New Delhi: The Income-tax department has detected undisclosed income of Rs 450 crore after it searched an IT SEZ developer, its former director and a stainless steel supplier based in TamilNadu, the CBDT said on Sunday. The searches were carried out at 16 premises in Chennai, Mumbai, Hyderabad and Cuddalore on November 27, it said.

"The searches, so far, have resulted in the detection of undisclosed income of more than Rs 450 crore," the Central Board of Direct Taxes (CBDT) said in a statement. The Board is the administrative authority for the tax department.

In the case of the ex-director of the information technology special economic zone (IT SEZ), the taxman unearthed evidences of about Rs 100 crore "accumulated by the person and his family members in the past 3 years." "The search further unearthed that the IT SEZ developer claimed bogus work-in-progress expenses of about Rs 160 crore in an under-construction project," the statement said. "The entity had also claimed capital expenses of around Rs 30 crore on account of bogus consultancy fees in an operational project and inadmissible interest expenses to the extent of Rs 20 crore was also claimed by the entity," it said.

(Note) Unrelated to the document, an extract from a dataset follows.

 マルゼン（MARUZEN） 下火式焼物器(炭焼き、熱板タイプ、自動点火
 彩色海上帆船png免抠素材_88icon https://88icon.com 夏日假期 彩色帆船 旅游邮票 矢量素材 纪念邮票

It was found, the CBDT said, that share purchase transactions were undertaken by the developer and the shares were sold by its erstwhile shareholders, a resident and a non-resident entity, which routed its investment through a Mauritius intermediary for about Rs 2,300 crore in financial year 2017-18 but capital gains out of this sale transaction were "not disclosed" to the department. "Investigation is in progress to determine the undisclosed capital gains in the hands of both the shareholders. Other land transactions involving cash payments and an issue relating to Compulsory Convertible Debentures (CCDs) are also under examination," it said.

In the case of the Chennai-based stainless steel supplier, it was found that the group has been conducting three sets of sales: accounted; unaccounted and partly-accounted. "The unaccounted and partly-accounted sales amount to more than 25 per cent of the total sales each year. The group has provided sales accommodation bills to various customers and received commission of more than 10 per cent on these transactions," it said.

"While the quantification of unaccounted income is being carried out currently, it is estimated to be around Rs 100 crore," it said. The related concerns of the group are involved in financing, money lending and real estate development.

"The unaccounted transactions conducted by these entities and the unaccounted capital/loan infusion in these entities are estimated to be around Rs 50 crore," the CBDT said.